EXTRACTED ENTRIES >>
····················
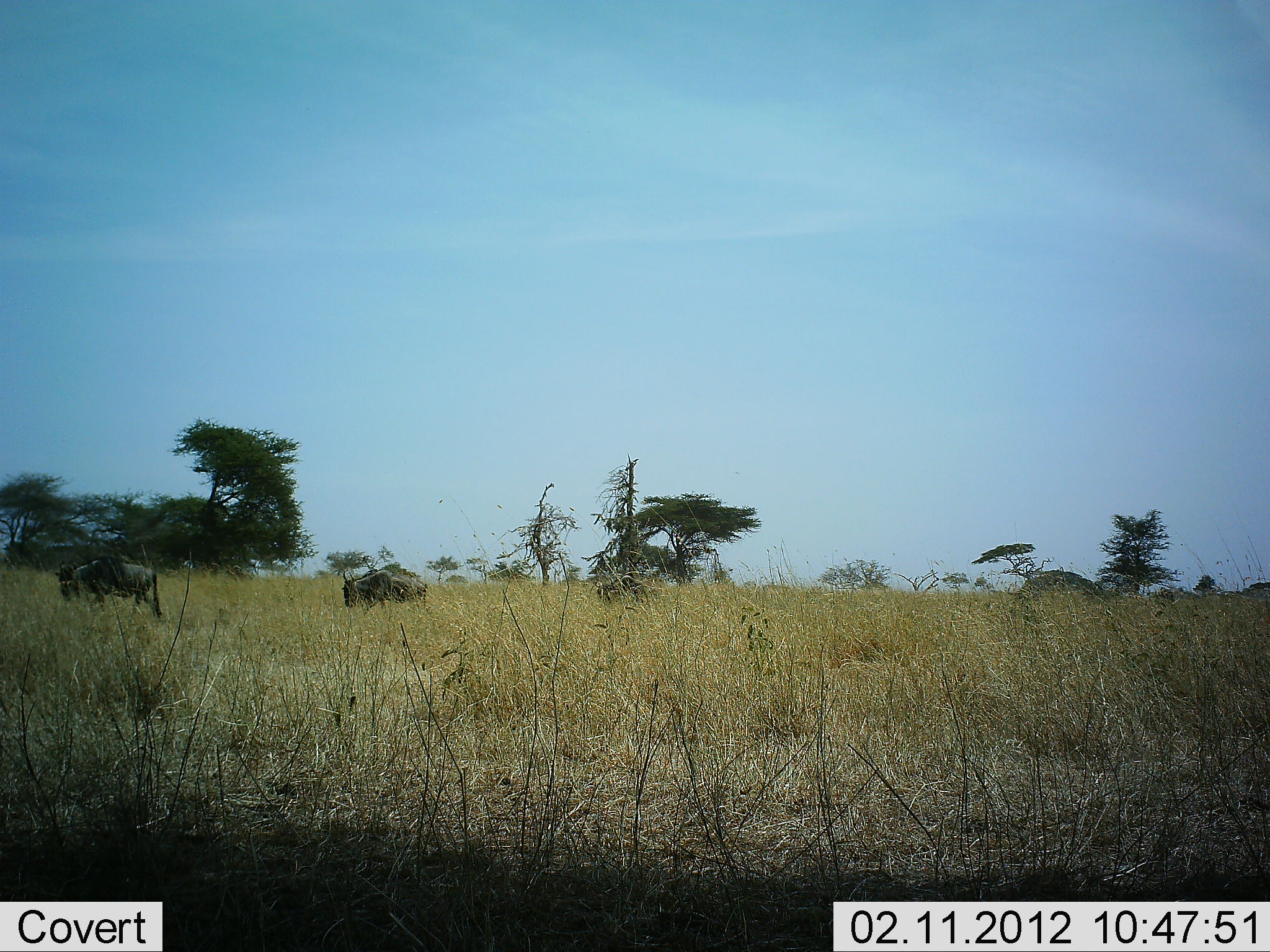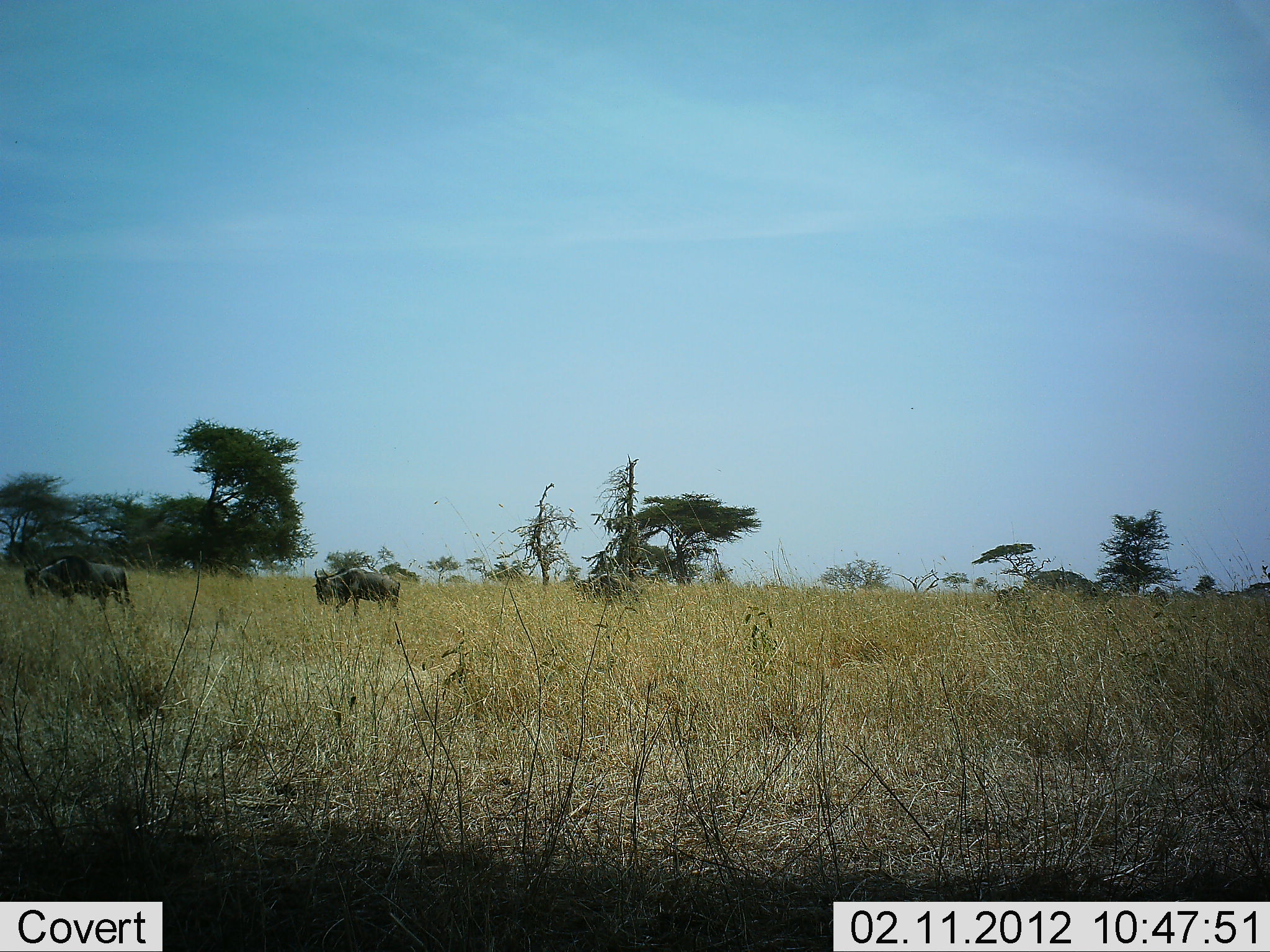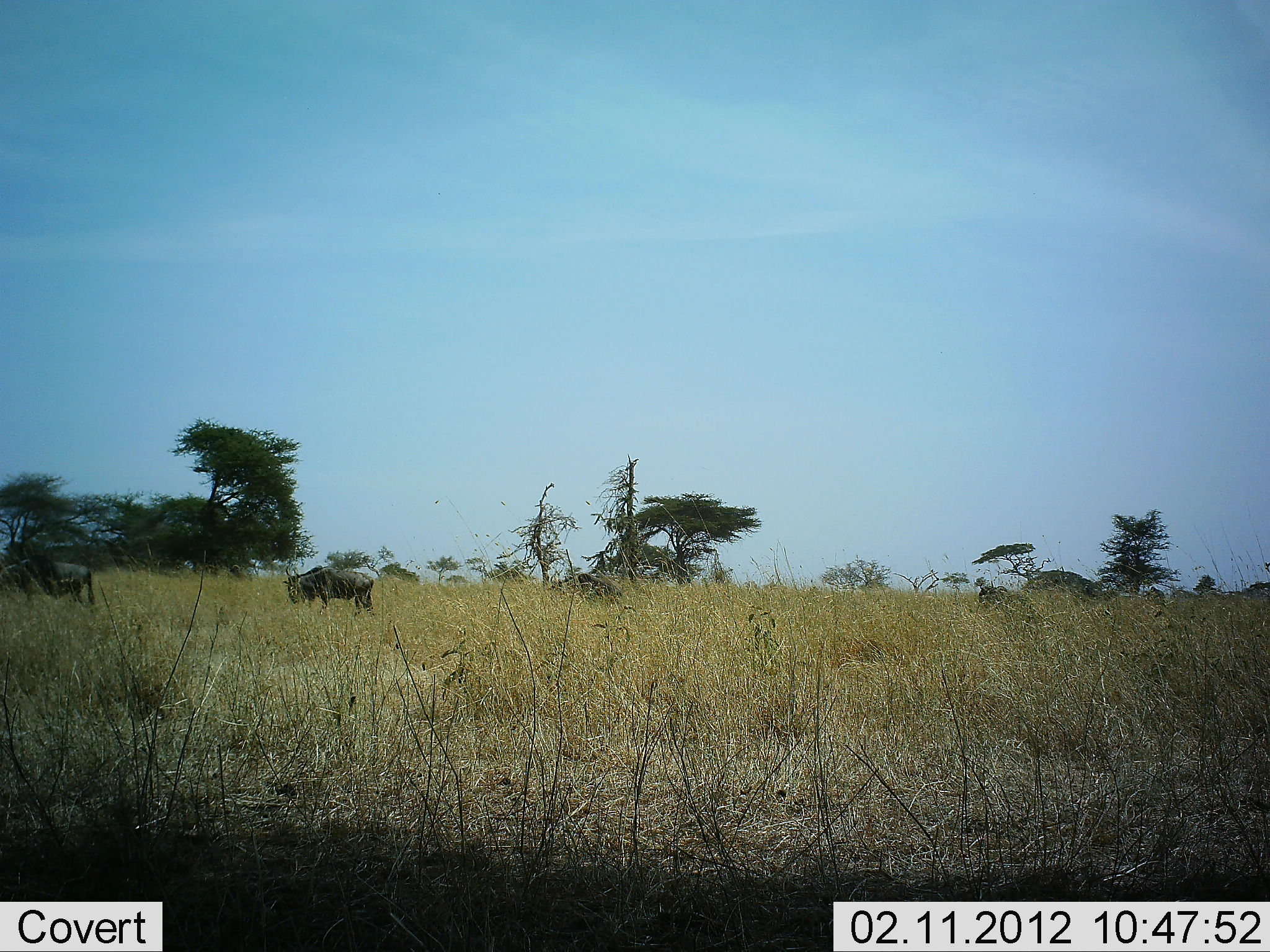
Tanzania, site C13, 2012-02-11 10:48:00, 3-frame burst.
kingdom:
····················
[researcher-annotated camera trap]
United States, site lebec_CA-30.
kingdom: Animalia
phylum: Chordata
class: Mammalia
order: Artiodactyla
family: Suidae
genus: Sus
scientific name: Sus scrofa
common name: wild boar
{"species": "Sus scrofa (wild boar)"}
····················
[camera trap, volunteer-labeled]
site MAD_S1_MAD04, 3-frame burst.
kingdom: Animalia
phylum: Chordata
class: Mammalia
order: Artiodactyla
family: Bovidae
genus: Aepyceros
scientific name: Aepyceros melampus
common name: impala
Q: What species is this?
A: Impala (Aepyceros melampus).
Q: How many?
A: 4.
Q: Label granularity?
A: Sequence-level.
····················
PROBLEM >> In the entries above, find the line with "genus: Aepyceros" and the line with "A: Sequence-level.", then restate word for word both of them and every line between, with nothing more.

RESULT >>
genus: Aepyceros
scientific name: Aepyceros melampus
common name: impala
Q: What species is this?
A: Impala (Aepyceros melampus).
Q: How many?
A: 4.
Q: Label granularity?
A: Sequence-level.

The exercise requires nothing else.